→ The tasks
1 - Repeat the forum comments on religion between "There is that" and "King Evar (TM).", inclusive, switching "gentile wives" to "foreign wives".
2 - In the forum comments on religion, what formula does the commenter's SO have about things right-wing Christians rag on about?

→ Text block
--------------------------------------------------
This notion that God is against "race mixing" goes back a really long ways, and is no longer solely confined to fringe extremists like the Christian Identity movement; it's an idea that has reached memetic status in the broader fundamentalist movement.

There is that bit in Ezra telling the Jewish men to put aside their gentile wives - but then again, there is the WHOLE BOOK OF RUTH celebrating interracial marriage and how awesome Ruth "the Moabitess" is and how she is the ancestor of the Best King Evar (TM).

Also, the more specific and well-researched New Testament citations above.

My SO has a formula: the more right-wing Christians rag on about something, the more likely it is to not be in the bible or to be a minor thing. Gays? Mentioned once in Leviticus (along with shrimp) and again in Paul - but never by Jesus, unlike divorce, which Jesus condemns again and again. Why aren't they fighting against divorce, condemning those who divorce? As for abortion, not only is it not forbidden by the bible, until the 1970s, evangelicals interpreted bits of Exodus to be explicit that fetuses were not the same as people (which is also the traditional Jewish interpretation).

Also, it's been a while since I read my gospel, but I'm pretty sure it was much heavier on "give money to the poor" than "markets should be free".

This isn't original, but I've long since come to the conclusion that right-wing Christians are really bad at being Christian - in contrast to the many progressive Christians I know who read their holy book and take it seriously, particularly the important bits like "what you did for the least
of these...".
posted by jb at 3:21 PM on September 4, 2019 [22 favorites]


It seems to me that the measure of a sincerely held religious conviction would be how well they uphold other precepts in their chosen text. do they eat shell fish, or pork? keep the sabbath, no I mean REALLY keep the sabbath, not do they go to church. there are many laws in the bible, if they' picking and choosing, they're wrong.
posted by evilDoug at 5:33 PM on September 4, 2019 [1 favorite]


If we're going to exempt people from the law based on sincerely held religious belief, yes, it would make sense to evaluate the claim of sincerity based on the person's history of holding to those supposed beliefs.

However, I'd much rather not do any of that since it all makes me cringe.
posted by wierdo at 7:22 PM on September 4, 2019 [1 favorite]


To me (an atheist) the issue has far less to do with Christianity than the law.

I'm also an atheist, and I'm always slightly annoyed that religious beliefs are privileged over non-religious ones. In the US at least, the ability to be true to one's religion is seen as something fundamental to human freedom. The ability to be true to one's other sincerely held beliefs, not quite so much.

So we make all sorts of allowances and exceptions for the religious - sometimes with good intentions and results, like accommodations for religious holidays, and sometimes with bad intentions and results, like ... basically every religious exemption pushed by the Republican party. Because it's religion. Religious beliefs deserve special consideration.

And like, I feel even in pretty secular spaces we buy into that. So when someone has bad religious beliefs, there's always a discussion about whether they're "correct" or not. It's not true Christianity; she hasn't read her own book; here are my quotations to prove her interpretation is wrong. And like, that's an important discussions for Christians to have with each other, but it's really beside the point for me. It wouldn't matter to me if Paul indisputably wrote "Jesus said no race mixing" in an epistle somewhere. The belief would still be hateful and not worth respect.
posted by Kutsuwamushi at 8:19 PM on September 4, 2019 [22 favorites]


The Bible doesn’t do itself any favors, motivated reasoning or otherwise. If Christianity is anti-slavery then the Bible should just say No Slavery instead of pussyfooting around the word.
--------------------------------------------------
[Excerpts of spatial question data]
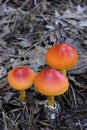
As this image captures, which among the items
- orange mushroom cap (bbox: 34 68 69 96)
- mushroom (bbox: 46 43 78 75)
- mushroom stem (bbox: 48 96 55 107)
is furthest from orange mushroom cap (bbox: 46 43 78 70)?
mushroom stem (bbox: 48 96 55 107)

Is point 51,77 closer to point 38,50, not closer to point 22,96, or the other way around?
point 22,96

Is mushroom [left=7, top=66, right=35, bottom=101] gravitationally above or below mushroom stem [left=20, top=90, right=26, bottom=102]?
above

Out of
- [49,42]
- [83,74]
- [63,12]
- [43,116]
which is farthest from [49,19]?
[43,116]

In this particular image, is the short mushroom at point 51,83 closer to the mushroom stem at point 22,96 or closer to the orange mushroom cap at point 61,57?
the orange mushroom cap at point 61,57

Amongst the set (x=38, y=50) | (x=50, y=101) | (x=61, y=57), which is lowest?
(x=50, y=101)

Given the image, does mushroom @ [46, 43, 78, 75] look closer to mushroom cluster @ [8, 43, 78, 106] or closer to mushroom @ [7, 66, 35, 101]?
mushroom cluster @ [8, 43, 78, 106]

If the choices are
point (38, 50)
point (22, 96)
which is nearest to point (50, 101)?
point (22, 96)

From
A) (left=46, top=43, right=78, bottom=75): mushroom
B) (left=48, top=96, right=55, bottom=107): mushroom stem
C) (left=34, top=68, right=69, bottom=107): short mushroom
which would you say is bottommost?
(left=48, top=96, right=55, bottom=107): mushroom stem

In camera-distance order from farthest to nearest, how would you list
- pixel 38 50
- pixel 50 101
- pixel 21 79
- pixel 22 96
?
pixel 38 50 < pixel 22 96 < pixel 50 101 < pixel 21 79
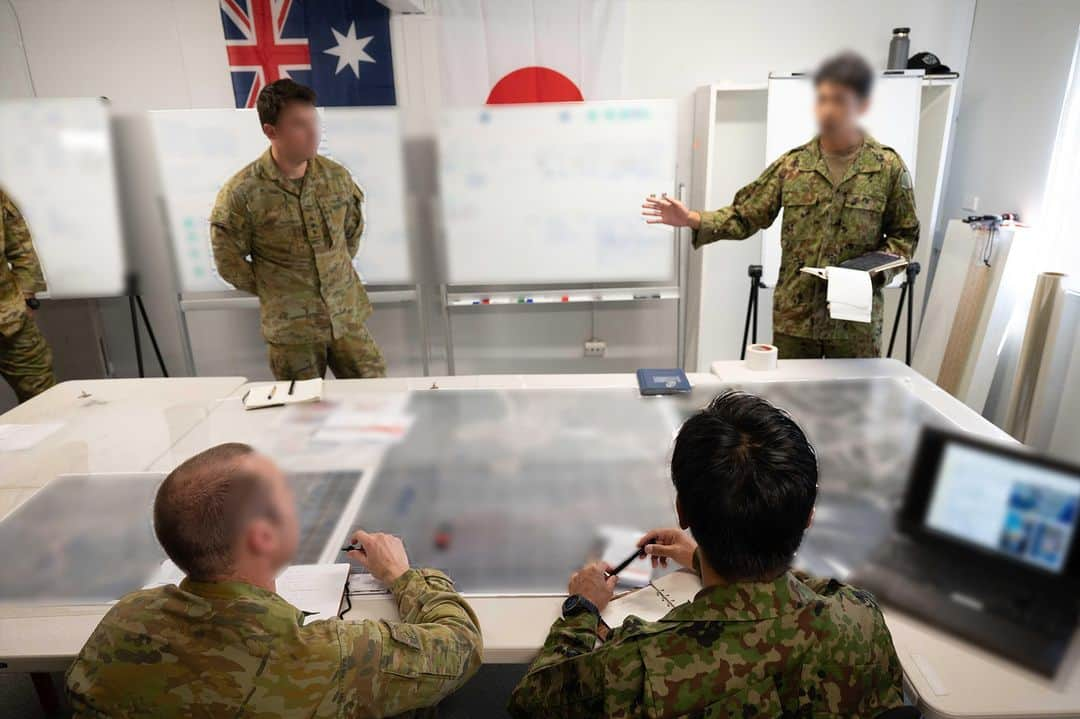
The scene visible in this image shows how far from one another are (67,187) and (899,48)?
12.4 feet

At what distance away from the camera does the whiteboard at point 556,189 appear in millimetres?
3051

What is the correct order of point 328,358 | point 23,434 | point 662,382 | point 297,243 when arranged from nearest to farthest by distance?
point 23,434, point 662,382, point 297,243, point 328,358

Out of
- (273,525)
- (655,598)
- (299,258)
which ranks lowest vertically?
(655,598)

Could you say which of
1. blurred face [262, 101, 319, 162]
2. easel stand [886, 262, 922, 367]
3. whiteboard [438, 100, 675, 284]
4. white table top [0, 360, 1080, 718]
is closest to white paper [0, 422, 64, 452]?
white table top [0, 360, 1080, 718]

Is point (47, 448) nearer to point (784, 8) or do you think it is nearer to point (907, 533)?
point (907, 533)

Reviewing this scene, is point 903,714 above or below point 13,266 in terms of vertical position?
below

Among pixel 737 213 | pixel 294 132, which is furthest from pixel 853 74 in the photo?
pixel 294 132

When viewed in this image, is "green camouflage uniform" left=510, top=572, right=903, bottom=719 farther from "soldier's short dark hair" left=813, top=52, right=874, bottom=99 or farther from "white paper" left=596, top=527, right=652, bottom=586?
"soldier's short dark hair" left=813, top=52, right=874, bottom=99

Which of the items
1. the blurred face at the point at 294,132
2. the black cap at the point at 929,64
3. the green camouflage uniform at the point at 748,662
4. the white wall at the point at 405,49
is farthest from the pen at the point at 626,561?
the black cap at the point at 929,64

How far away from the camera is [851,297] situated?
1937 mm

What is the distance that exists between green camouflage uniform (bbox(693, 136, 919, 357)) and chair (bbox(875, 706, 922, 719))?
5.29ft

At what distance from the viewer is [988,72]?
9.64ft

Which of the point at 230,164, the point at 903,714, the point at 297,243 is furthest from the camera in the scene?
the point at 230,164

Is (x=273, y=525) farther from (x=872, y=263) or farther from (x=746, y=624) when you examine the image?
(x=872, y=263)
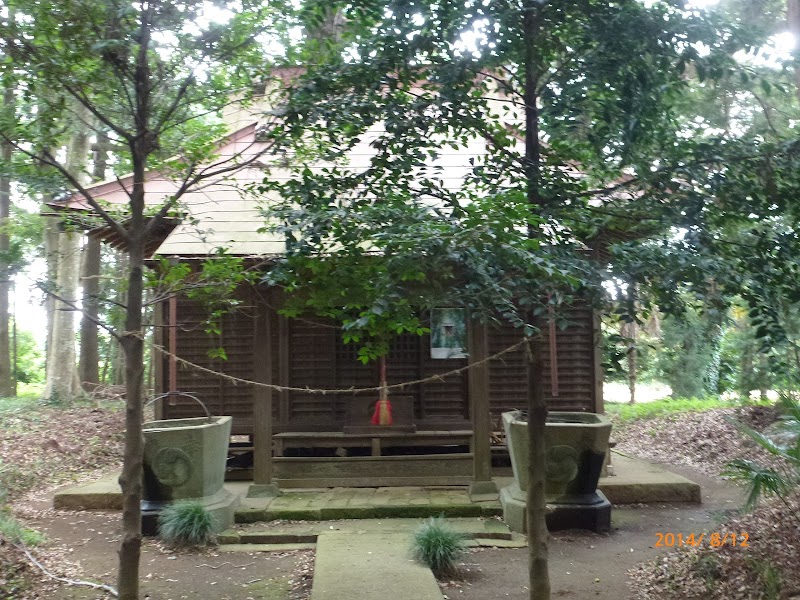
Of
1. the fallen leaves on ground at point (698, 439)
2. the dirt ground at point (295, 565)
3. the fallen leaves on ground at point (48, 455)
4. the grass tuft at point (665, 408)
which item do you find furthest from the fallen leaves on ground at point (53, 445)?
--------------------------------------------------
→ Answers to the exercise
1 -
There is that bit in Ezra telling the Jewish men to put aside their foreign wives - but then again, there is the WHOLE BOOK OF RUTH celebrating interracial marriage and how awesome Ruth "the Moabitess" is and how she is the ancestor of the Best King Evar (TM).

2 - The more right-wing Christians rag on about something, the more likely it is to not be in the Bible or to be a minor thing.